• Task directions: Return the lines of the listing below exactly as they appear, beginning at the one with "Top 5 Car Insurance" and stopping after the one with "Bienenstich als Buch von Brigitte Glaser"; do not include pictures.

• Provided entries:
--------------------------------------------------

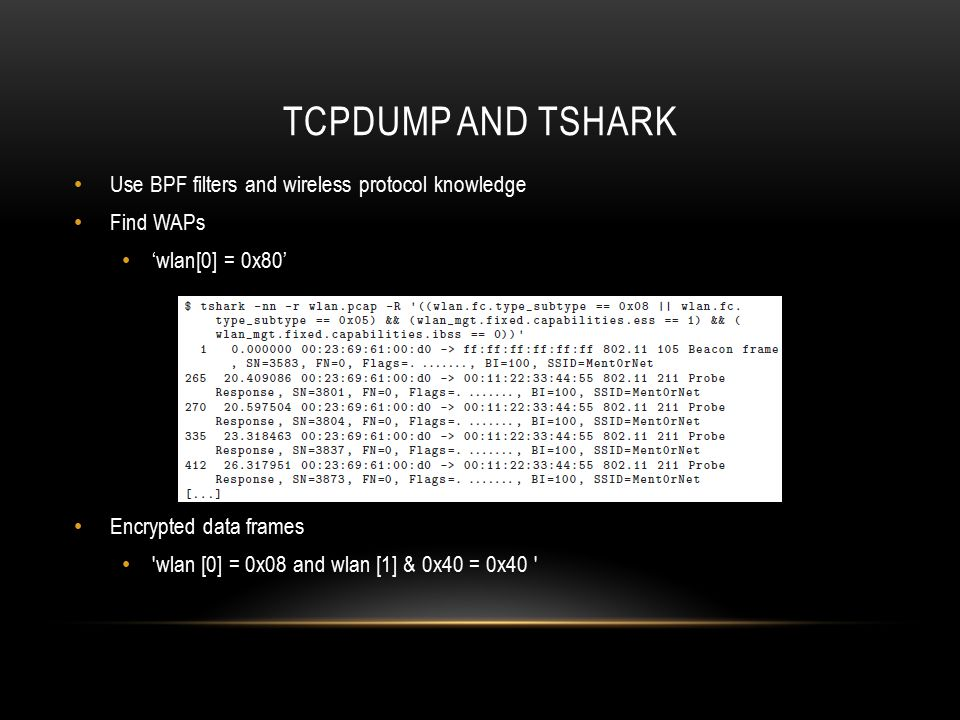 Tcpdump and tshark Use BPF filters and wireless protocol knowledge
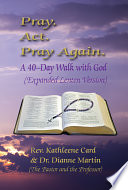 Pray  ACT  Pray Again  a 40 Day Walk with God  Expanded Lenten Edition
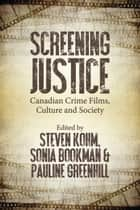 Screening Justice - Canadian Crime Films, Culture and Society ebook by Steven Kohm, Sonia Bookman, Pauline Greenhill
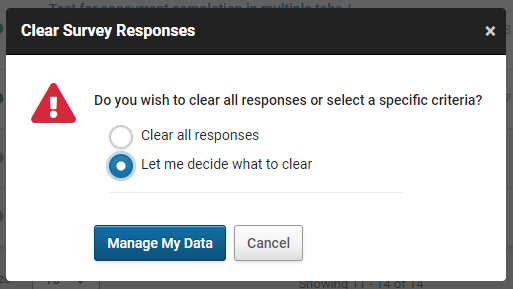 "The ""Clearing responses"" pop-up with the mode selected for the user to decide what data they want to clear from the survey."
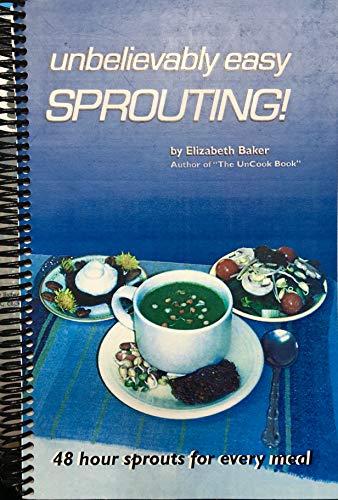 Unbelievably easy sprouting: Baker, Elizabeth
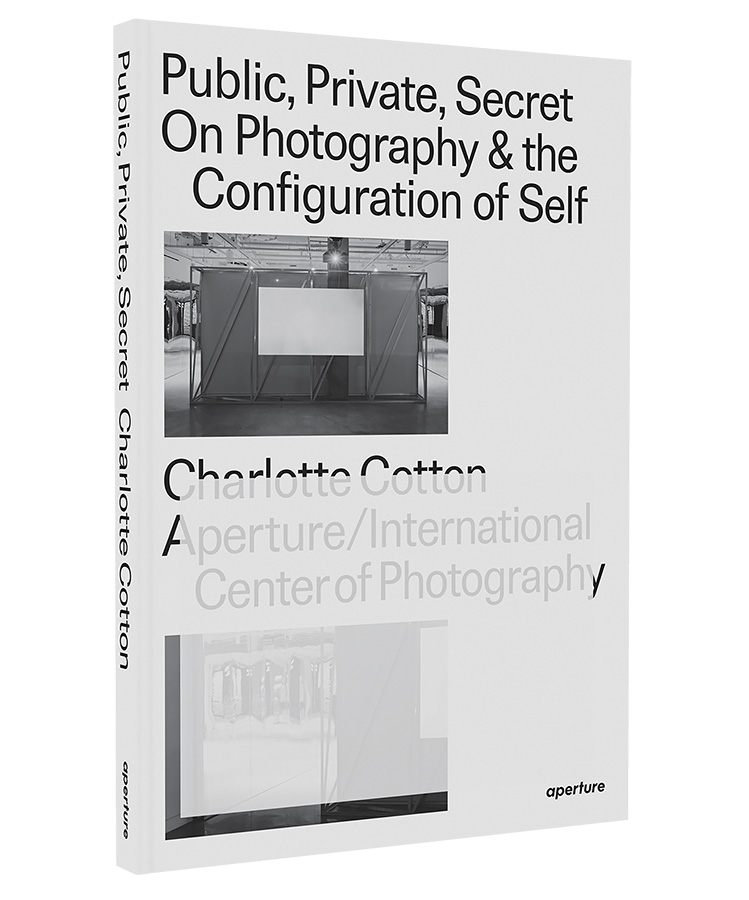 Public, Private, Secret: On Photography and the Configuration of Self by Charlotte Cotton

--------------------------------------------------

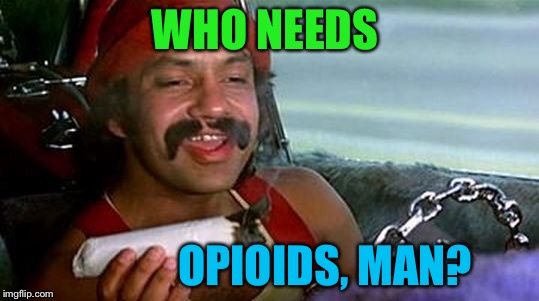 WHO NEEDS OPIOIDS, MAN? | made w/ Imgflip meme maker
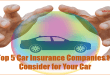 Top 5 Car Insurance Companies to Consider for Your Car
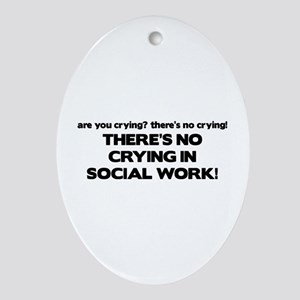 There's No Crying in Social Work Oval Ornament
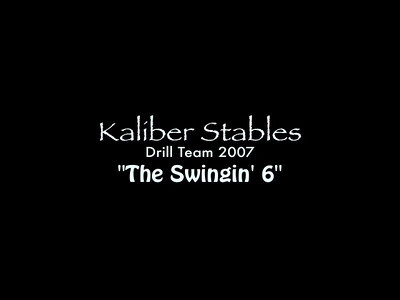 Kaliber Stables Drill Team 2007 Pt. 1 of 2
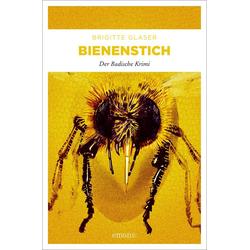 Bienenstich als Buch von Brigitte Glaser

--------------------------------------------------

• Response to this exercise:
 Top 5 Car Insurance Companies to Consider for Your Car
 There's No Crying in Social Work Oval Ornament
 Kaliber Stables Drill Team 2007 Pt. 1 of 2
 Bienenstich als Buch von Brigitte Glaser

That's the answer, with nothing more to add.